What Happens After the Repressor Lets Go
Once allolactose knocks the repressor off the operator, RNA polymerase gains access to the promoter and transcribes three genes clustered together in the lac operon:
- lacZ encodes beta-galactosidase, which breaks lactose into glucose and galactose for energy (and produces more allolactose to keep the signal going).
- lacY encodes a permease, a membrane protein that actively transports lactose into the cell.
- lacA encodes a transacetylase, whose exact role in lactose metabolism is still not entirely clear.
This creates a positive feedback loop. More permease means more lactose entering the cell, more beta-galactosidase means more allolactose being produced, and more allolactose keeps the repressor disabled. The system ramps up quickly once it gets going.

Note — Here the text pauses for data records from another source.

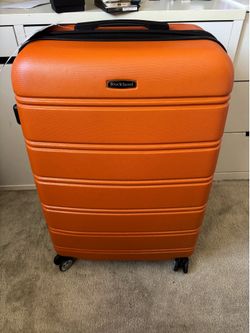 New suit case Travel suit case with tags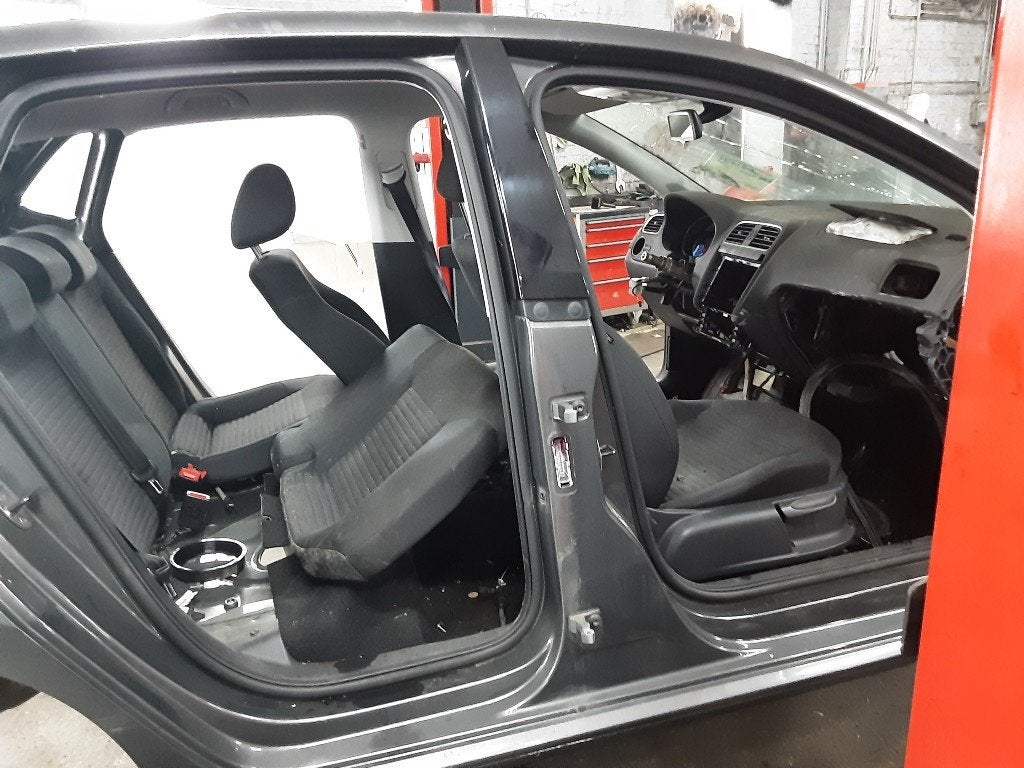 DIVERS MONTANT PORTE C D Volkswagen Polo V (6R), Utilisé, Volkswagen
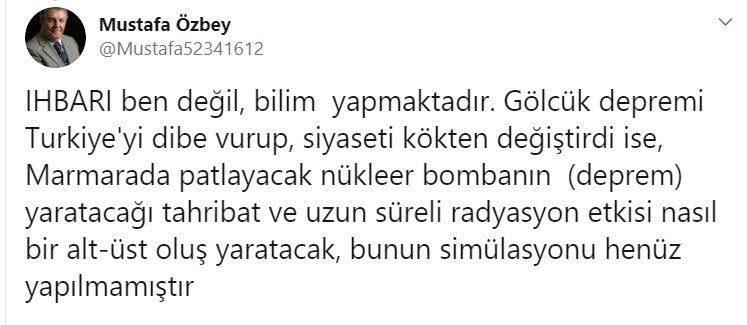 Emekli amiral: Marmara denizinin dibinde zaman ayarlı bir nükleer bomba faal! - Resim: 2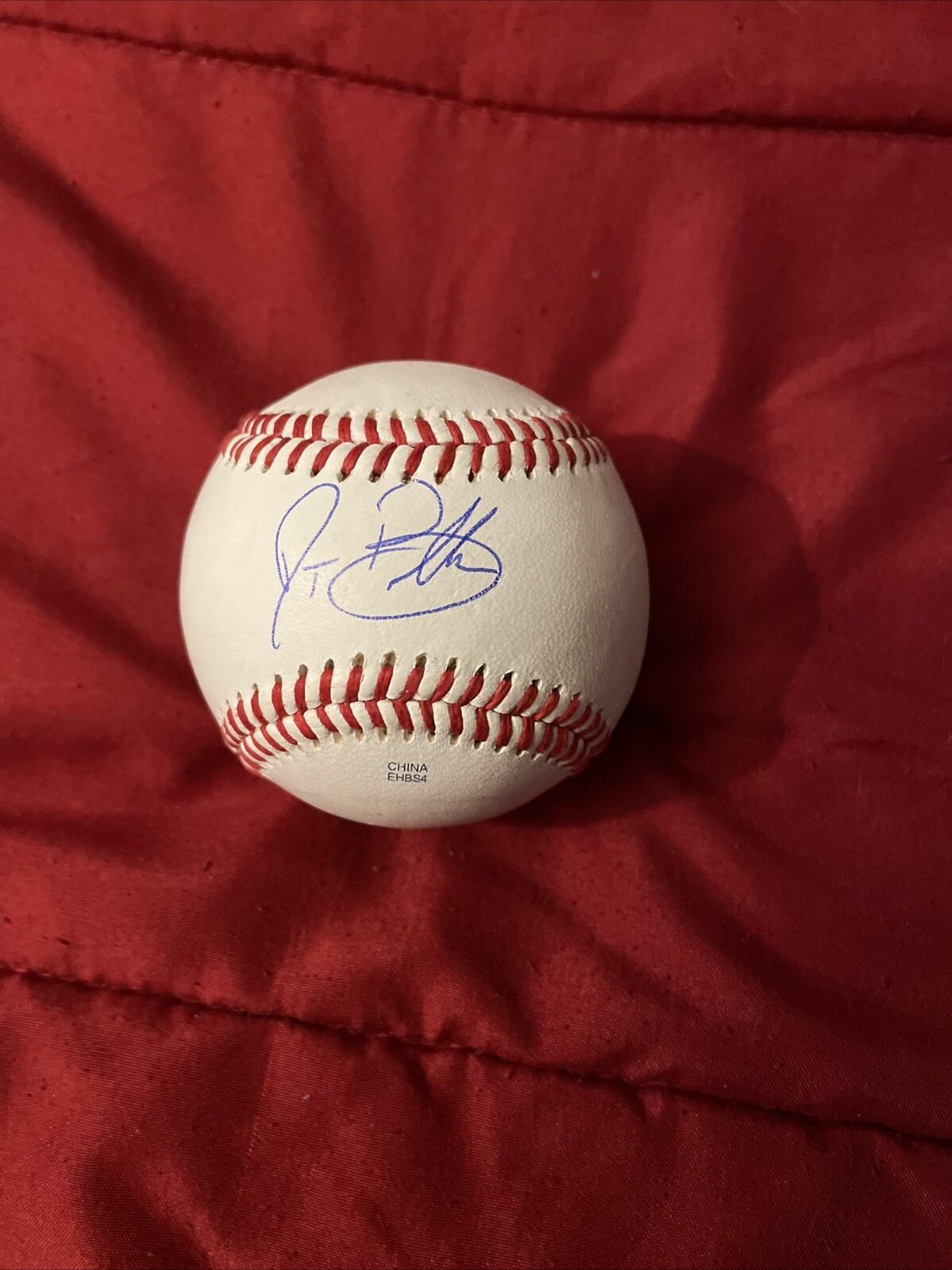 NEW YORK YANKEES- JT BRUBAKER SIGNED AUTOGRAPH ROLB1x  BASEBALL BALL COA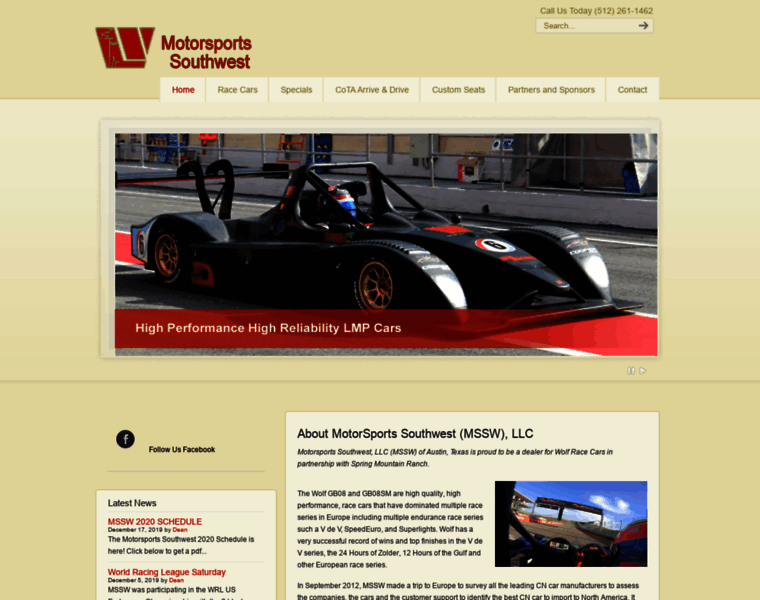 Motorsports-sw.com thumbnail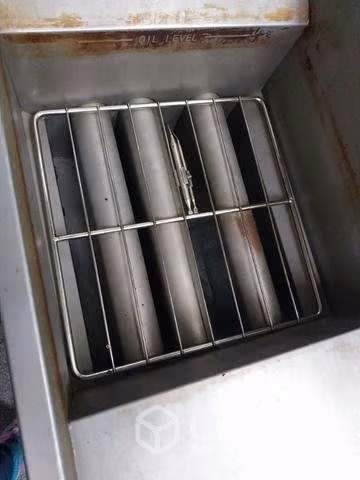 Freidora industrial 600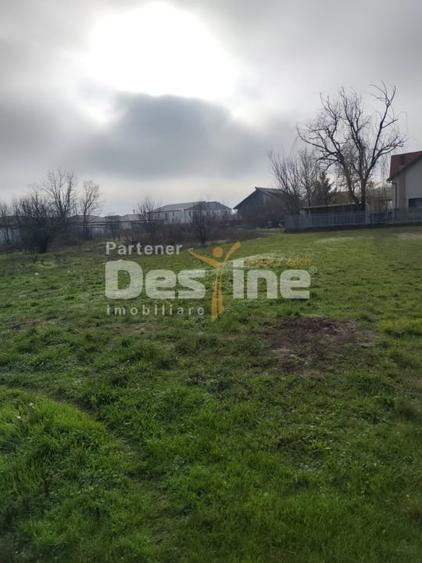Teren Construcții intravilan de 600 mp, în Domnești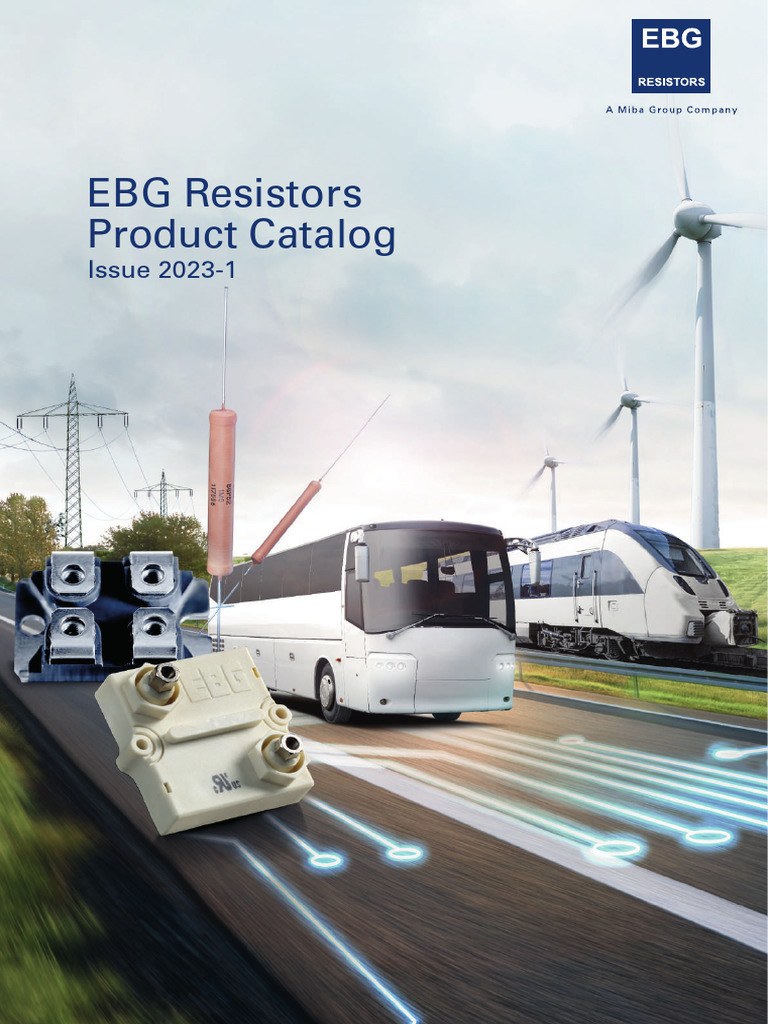 EBG Resistors Product Catalog 2023-1-Compressed | PDF | Electrical ...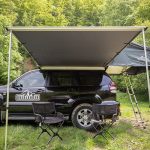 OVERLANDER SIDE TENT MARCHIZA 2,5X3 ΤΕΝΤΑ ΟΡΟΦΗΣ ΑΥΤΟΚΙΝΗΤΟΥ ΠΛΑΙΝΗ ΣΕ ΡΟΛΟ 2,5X3M OVERLANDER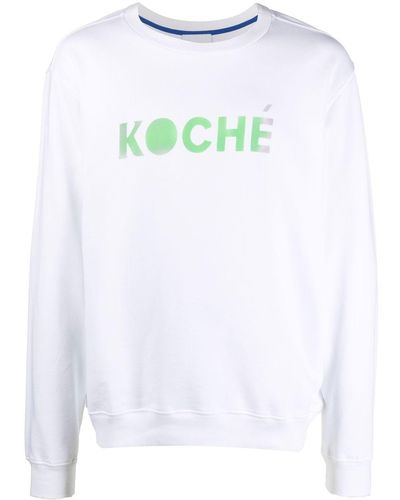 Koche ロゴ スウェットシャツ - ホワイト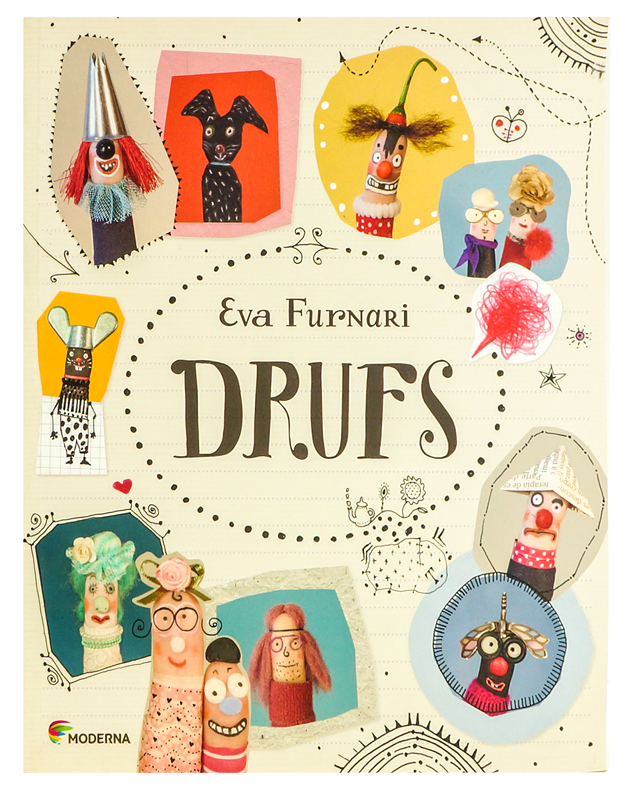 Drufs (autora Eva Furnari, editora Moderna).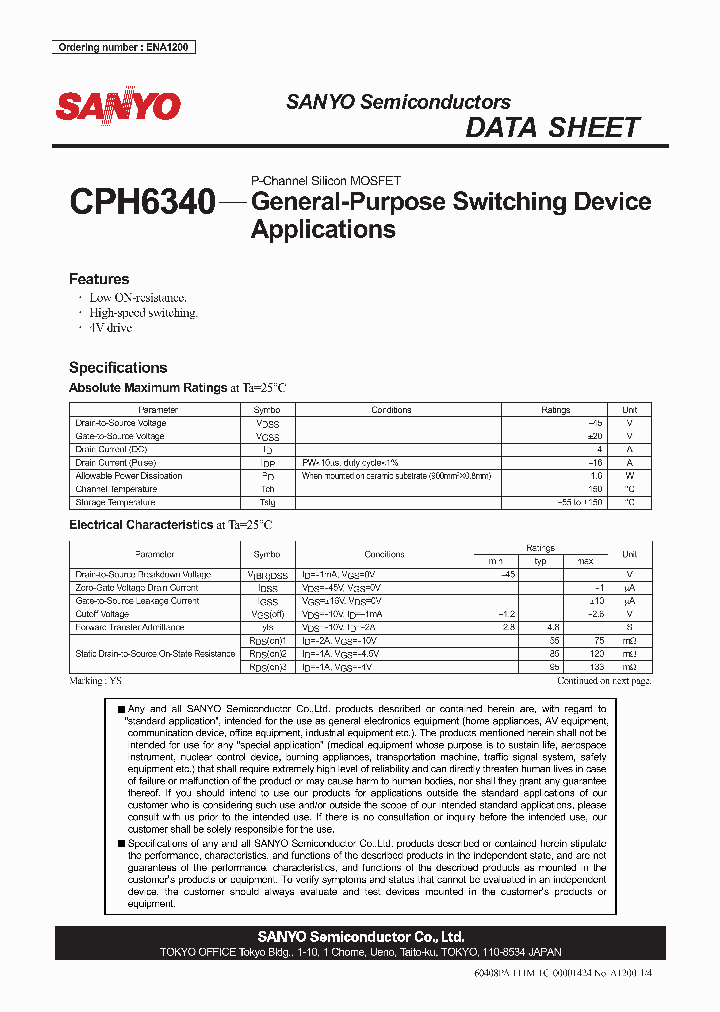 ENA1200_4287761.PDF Datasheet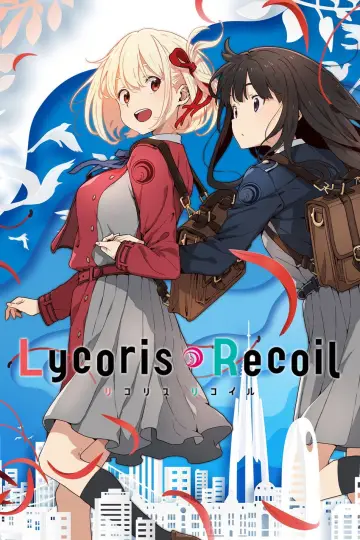Poster к сериалу "Lycoris Recoil" #1395685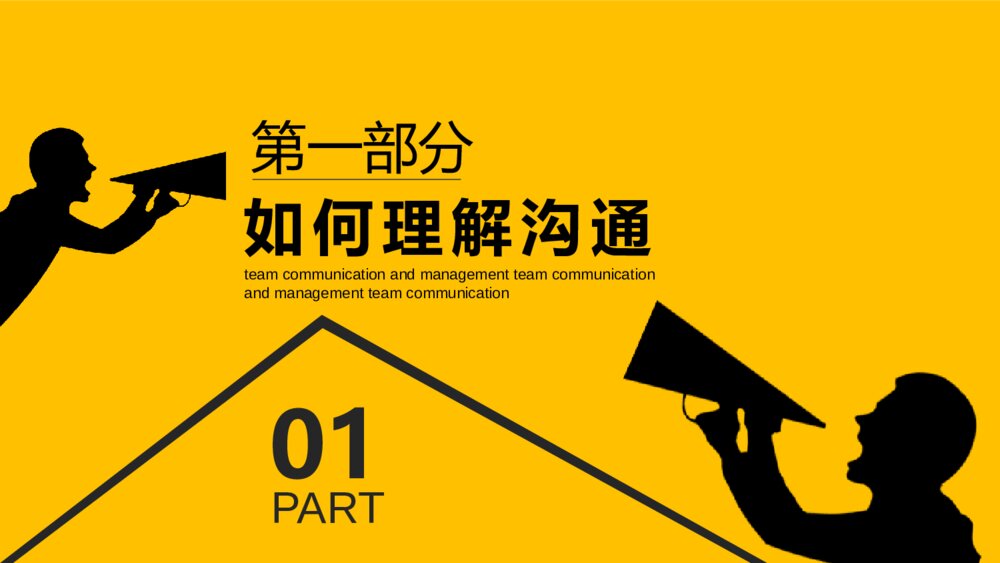 班组沟通与管理培训PPT模板3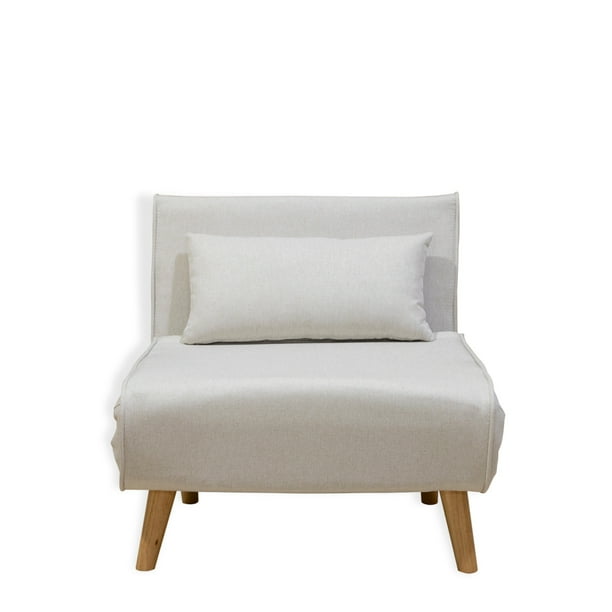 Sofá Cama Plegable Ilios Innova Individual Color Beige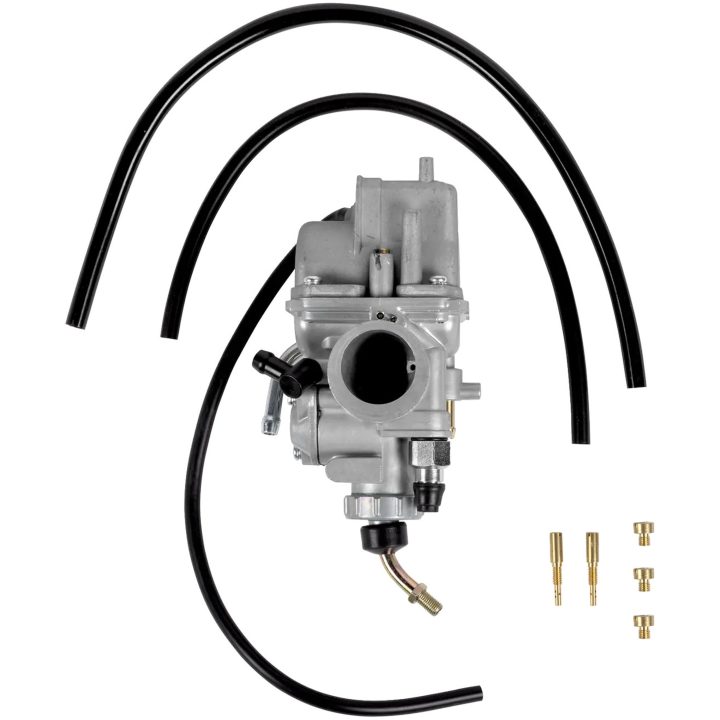 Förgasare Svart Silver MOOSE OFFROAD HARD-PARTS – bild 2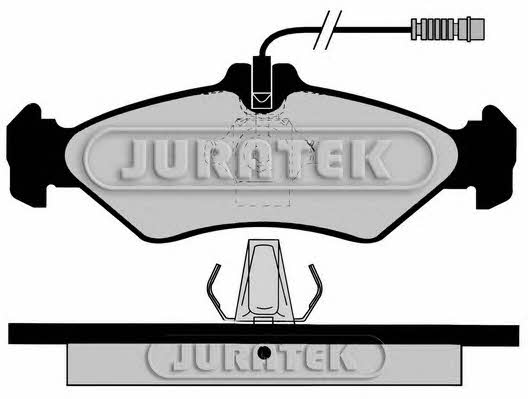Juratek JCP1039 Гальмівні колодки, комплект JCP1039: Купити в Україні - Добра ціна на EXIST.UA!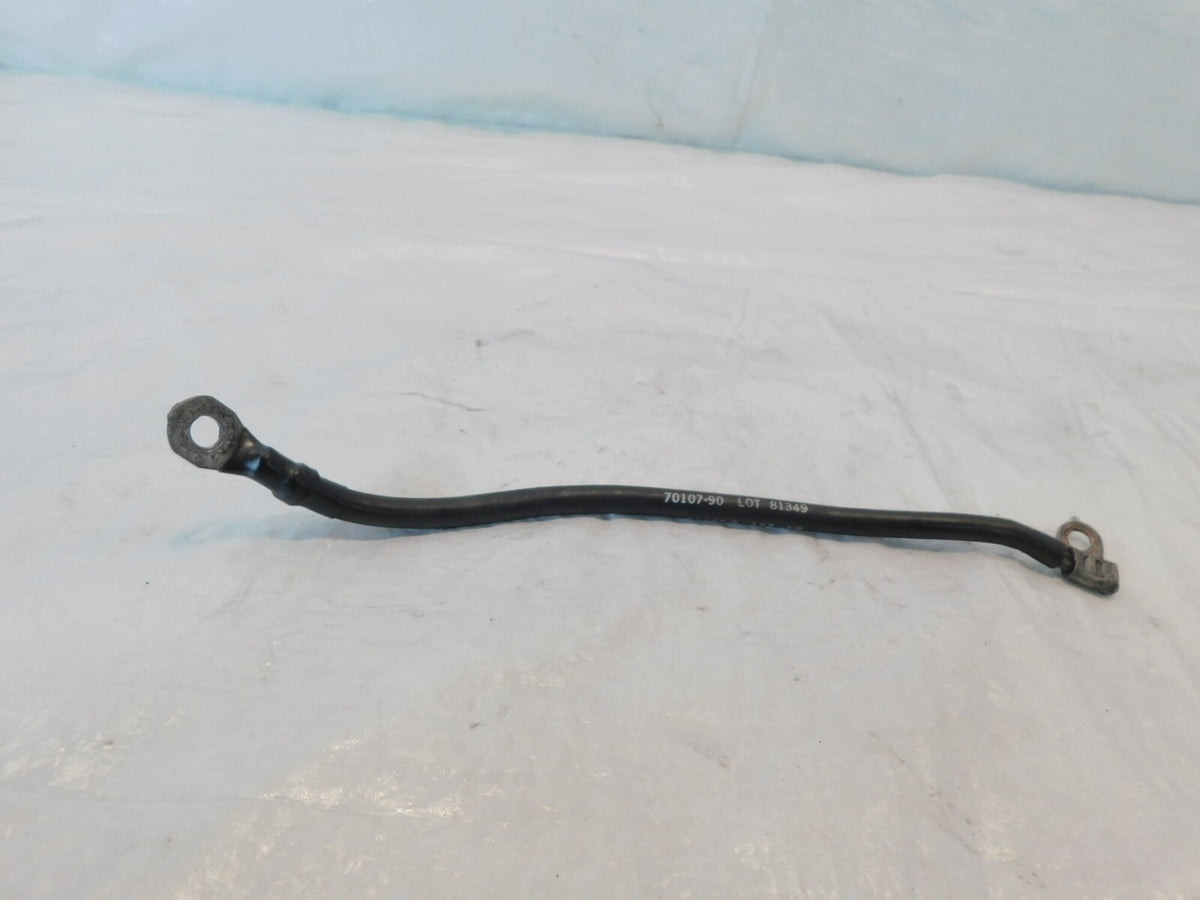 1991-1994 Harley Davidson EVO Dyna Negative Battery Cable Lead Wire 70107-90 - C3 Cycle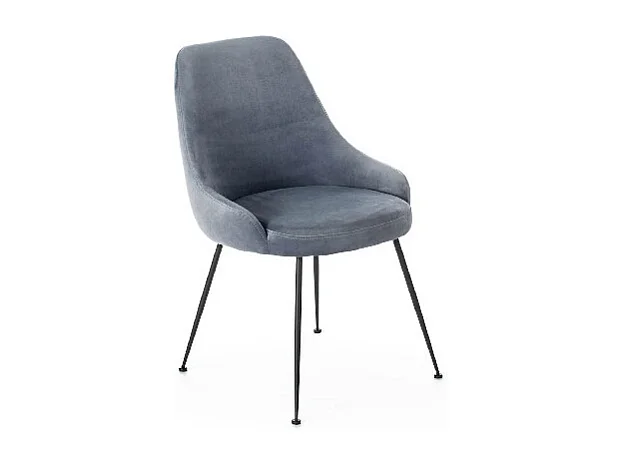Chaise Moderne - Nandy - Bleu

Glucose Adds a Second Layer of Control
Removing the repressor is necessary but not sufficient for full activation of the lac operon. The cell also checks whether glucose is available, since glucose is a more efficient energy source than lactose.
When glucose is scarce, the cell produces a signaling molecule called cyclic AMP (cAMP), which pairs with an activator protein called CAP. This cAMP-CAP complex binds to a specific site just upstream of the lac promoter and helps RNA polymerase attach more efficiently. The spacing between the CAP binding site and the promoter is precise: even a one or two base-pair change in that distance drastically reduces activation.
When glucose is abundant, cAMP levels drop, the CAP complex doesn’t form, and RNA polymerase binds the promoter weakly even if the repressor is gone. So the cell prioritizes glucose: the lac operon only reaches full output when lactose is present (repressor off) and glucose is absent (CAP activator on).
The Repressor Doesn’t Lose All DNA Binding
One detail worth noting: allolactose specifically reduces the repressor’s affinity for the operator sequence. It does not change how the repressor interacts with random, non-specific DNA. Experiments measuring binding constants show that inducer binding has no measurable effect on the repressor’s ability to associate with non-operator DNA under various conditions. The conformational change is targeted, disrupting only the precise contacts needed for operator recognition while leaving the protein’s general DNA-association properties intact. This specificity is what allows the system to function as a clean genetic switch rather than causing widespread disruption to other DNA-binding activities in the cell.